“It is possible,” said Geoffrey grudgingly, finishing their shared cup. His wife sent a servant at once to refill it.

“Is it not just as likely,” asked an older man whom Alain identified as Meginher, one of Aldegund’s many maternal uncles, a fighting man who had a considerable reputation, “that these winter camps have been built at the order of this Bloodheart?”

“Why do we suppose,” asked Aldegund sharply, “that these Eika behave in any manner like ourselves? They are savages, are they not? Why should they act as we do? What do we truly know of them?”

I know what I see in my dreams. But he could not speak of those dreams out loud. His father had forbidden it. He bowed his head before her superior wisdom, for though she was young, she was a woman, lady of this estate and fashioned in the likeness of Our Lady, who orders the Hearth of Life.

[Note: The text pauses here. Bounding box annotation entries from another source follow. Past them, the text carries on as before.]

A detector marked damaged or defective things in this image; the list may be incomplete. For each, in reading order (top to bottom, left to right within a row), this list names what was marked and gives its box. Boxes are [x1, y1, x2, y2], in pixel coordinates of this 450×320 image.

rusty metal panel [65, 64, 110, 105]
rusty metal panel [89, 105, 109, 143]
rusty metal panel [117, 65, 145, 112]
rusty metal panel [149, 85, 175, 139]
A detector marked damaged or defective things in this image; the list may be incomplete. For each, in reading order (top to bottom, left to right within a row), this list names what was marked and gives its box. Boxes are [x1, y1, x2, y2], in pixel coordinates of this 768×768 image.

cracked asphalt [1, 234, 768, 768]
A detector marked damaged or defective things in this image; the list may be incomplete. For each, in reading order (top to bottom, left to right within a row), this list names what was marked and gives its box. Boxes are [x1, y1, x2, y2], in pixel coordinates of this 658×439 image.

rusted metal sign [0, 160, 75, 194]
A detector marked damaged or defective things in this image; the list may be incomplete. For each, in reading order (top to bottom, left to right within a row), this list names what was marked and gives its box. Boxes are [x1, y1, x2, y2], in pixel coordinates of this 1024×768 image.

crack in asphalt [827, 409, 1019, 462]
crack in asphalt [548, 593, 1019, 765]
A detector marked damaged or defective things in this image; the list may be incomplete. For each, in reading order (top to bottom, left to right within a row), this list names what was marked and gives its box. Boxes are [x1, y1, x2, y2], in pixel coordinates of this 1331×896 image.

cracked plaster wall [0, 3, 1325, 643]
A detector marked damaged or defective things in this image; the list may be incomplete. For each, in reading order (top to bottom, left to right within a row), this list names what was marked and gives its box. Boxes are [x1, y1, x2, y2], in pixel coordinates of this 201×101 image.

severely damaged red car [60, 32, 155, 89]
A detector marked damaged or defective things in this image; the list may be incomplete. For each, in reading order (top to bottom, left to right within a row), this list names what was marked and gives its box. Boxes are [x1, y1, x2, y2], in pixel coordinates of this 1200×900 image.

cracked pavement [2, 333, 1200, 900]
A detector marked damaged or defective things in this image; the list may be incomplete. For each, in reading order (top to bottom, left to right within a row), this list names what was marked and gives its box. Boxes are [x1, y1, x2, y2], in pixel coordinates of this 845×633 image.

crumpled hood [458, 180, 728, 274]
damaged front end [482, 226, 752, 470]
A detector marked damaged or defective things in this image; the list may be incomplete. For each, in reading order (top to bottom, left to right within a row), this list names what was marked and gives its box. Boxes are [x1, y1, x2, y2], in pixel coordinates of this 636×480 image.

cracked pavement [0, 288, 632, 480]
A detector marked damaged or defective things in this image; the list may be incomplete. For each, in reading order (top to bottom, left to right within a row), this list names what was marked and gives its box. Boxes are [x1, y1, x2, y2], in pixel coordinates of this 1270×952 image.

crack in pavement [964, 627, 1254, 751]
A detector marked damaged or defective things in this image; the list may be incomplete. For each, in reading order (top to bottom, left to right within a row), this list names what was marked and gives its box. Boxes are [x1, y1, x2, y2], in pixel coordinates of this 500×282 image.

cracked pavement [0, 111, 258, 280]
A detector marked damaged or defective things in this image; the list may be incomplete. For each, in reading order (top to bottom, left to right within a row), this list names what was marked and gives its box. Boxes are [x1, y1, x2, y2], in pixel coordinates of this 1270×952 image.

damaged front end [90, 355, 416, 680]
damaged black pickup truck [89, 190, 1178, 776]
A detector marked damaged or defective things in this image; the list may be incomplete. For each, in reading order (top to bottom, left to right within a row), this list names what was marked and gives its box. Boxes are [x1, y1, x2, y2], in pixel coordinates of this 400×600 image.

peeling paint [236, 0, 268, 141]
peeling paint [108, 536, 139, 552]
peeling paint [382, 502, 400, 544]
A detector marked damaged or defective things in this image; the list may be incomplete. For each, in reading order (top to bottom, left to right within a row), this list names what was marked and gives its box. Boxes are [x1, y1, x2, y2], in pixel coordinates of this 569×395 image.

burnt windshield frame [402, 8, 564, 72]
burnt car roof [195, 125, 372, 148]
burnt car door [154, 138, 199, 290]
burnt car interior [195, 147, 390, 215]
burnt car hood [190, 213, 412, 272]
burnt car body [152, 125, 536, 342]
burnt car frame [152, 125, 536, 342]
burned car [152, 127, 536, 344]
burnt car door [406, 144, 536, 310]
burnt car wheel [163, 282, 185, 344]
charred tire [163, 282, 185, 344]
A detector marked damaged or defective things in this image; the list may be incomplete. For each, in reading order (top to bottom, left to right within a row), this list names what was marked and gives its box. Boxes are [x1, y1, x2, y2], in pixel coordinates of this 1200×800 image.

Men were fashioned for rougher work, and though certainly they were usually skilled beyond women in combat and hard labor, everyone knew, and the church mothers had often written on, the greater potential of women for the labors of the mind and the arts. These blessings, like that of childbirth, were granted to them by the grace of Our Lady, Mother of Life.

“We know little of the Eika,” said Lavastine curtly. “While we still have good weather, however, myself, my son, and these of our men-at-arms who accompany us will patrol the coasts for as long as we can. We will march west to Osna Sound next. The last and worst incursion of the Eika came there two springs ago, as you know.”

“Ah.” Lord Geoffrey leaned forward with new interest. “There is a village at Osna Sound. Isn’t that where you were fostered, Lord Alain? I remember when you came to Lavas town along with the other laborers who owed their year’s service.”

“You do?” asked Alain, surprised that as important a man as Geoffrey had noticed an insignificant common boy like himself.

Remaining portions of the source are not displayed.